-- TASK 1 --
In the SEO text, reproduce the passage starting at "Avoid an All" and ending at "regular HTML content.", substituting "smartphone browsers" for "mobile browsers".
-- TASK 2 --
Based on the SEO text, decide whether each statement holds, answering yes or no and quoting the deciding words: (a) Meta data is becoming more important. (b) Search engines directly have a problem with capital letters in subpage names. (c) Many mobile browsers are not compatible with Flash.
START PROVIDED TEXT
Most people who have done the smallest amount of research on organic SEO know all the basic mantras and their importance. You will likely know that content is king and that you should use relevant keywords in moderation, build links with respected websites and that meta- data is becoming less important.
But it’s often the tiny details of your website that can make that pivotal difference between being above or below that precious fold. We look at some of these slight search engine quirks below.
Keep Your Path Names Simple
Do not use capital letter, special character (%, &, $, etc.) or spaces in any of your subpage names. While search engines don’t directly have a problem with it, many of the content management systems of websites linking to you might encode them differently, essentially taking away any of their SEO value.
Also some CMS’s and analytics tools will have problems reading pages that have mixed cases and symbols, resulting in the data you get back from them being flawed.
Avoid an All Flash Website
Search engines have made great strides in being able to read content embedded in flash animation, but the practice is still rife with problems. Also, many mobile browsers aren’t compatible with Flash, which could limit your market.
Rather just use Flash related animation to place multimedia in your website and keep the rest as regular HTML content.
END PROVIDED TEXT
START GIVEN INFORMATION
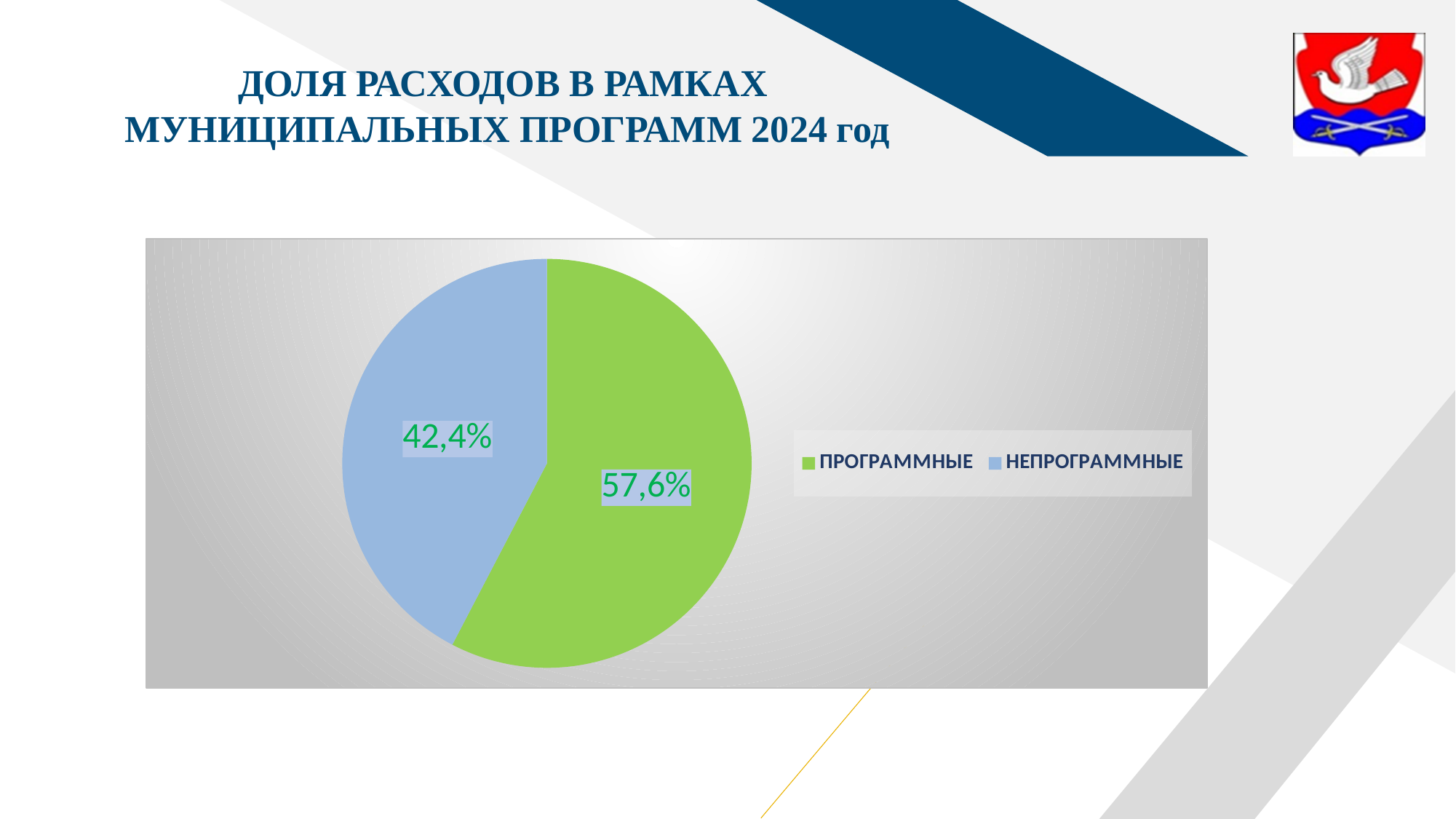
What share of the pie is labelled НЕПРОГРАММНЫЕ? 42,4% Which is larger, the ПРОГРАММНЫЕ slice or the НЕПРОГРАММНЫЕ slice? ПРОГРАММНЫЕ What colour is the ПРОГРАММНЫЕ slice? green What is the difference in percentage points between the ПРОГРАММНЫЕ and НЕПРОГРАММНЫЕ slices? 15,2% What kind of chart is shown on the slide? pie chart How many slices does the pie chart have? 2 Which slice of the pie is the largest? ПРОГРАММНЫЕ What colour is the НЕПРОГРАММНЫЕ slice? light blue What share of the pie is labelled ПРОГРАММНЫЕ? 57,6% Which slice of the pie is the smallest? НЕПРОГРАММНЫЕ How many entries does the legend list? 2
END GIVEN INFORMATION
-- EXERCISE ANSWER 1 --
Avoid an All Flash Website
Search engines have made great strides in being able to read content embedded in flash animation, but the practice is still rife with problems. Also, many smartphone browsers aren’t compatible with Flash, which could limit your market.
Rather just use Flash related animation to place multimedia in your website and keep the rest as regular HTML content.

-- EXERCISE ANSWER 2 --
(a) No: "meta- data is becoming less important"
(b) No: "search engines don’t directly have a problem with it"
(c) Yes: "many mobile browsers aren’t compatible with Flash"